If deforested land covers a large area, and nothing remains of the original flora, recreating rich tropical ecosystems remains a very complex process. “If the forest has been gone for a long time, the top soil gets washed away, and along with it the natural seed bank,” said Rayden. “It then takes heavy-duty landscaping to bring back the forests, and it will take many decades to come anywhere close to how it was, with fire a greater threat because rainfall patterns are no longer so reliable.” Rayden believes the world should continue trying to restore forests, but the significant challenges involved mean that curbing deforestation should always be the priority.
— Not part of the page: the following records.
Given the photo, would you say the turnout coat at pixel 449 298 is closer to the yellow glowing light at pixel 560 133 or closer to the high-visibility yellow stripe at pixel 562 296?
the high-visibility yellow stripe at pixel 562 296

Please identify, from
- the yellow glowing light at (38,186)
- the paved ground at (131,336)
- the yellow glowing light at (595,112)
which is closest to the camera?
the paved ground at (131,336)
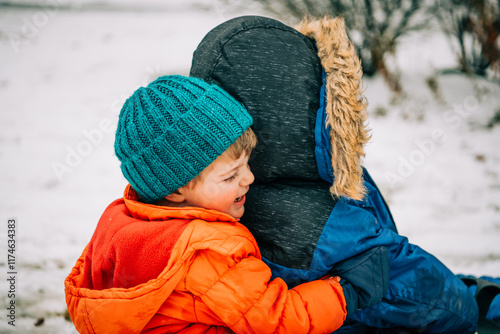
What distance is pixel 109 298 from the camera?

“We are talking about replacing forests that are thousands of years old, that have often been chopped down in just the last few years,” said Alaine Ball, a project coordinator at One Tree Planted, a non-profit that funds reforestation projects. “Often, conditions will allow us to improve the extent and the functional diversity of what remains. But we have to accept that what is gone is gone, and it will probably never be the same again.”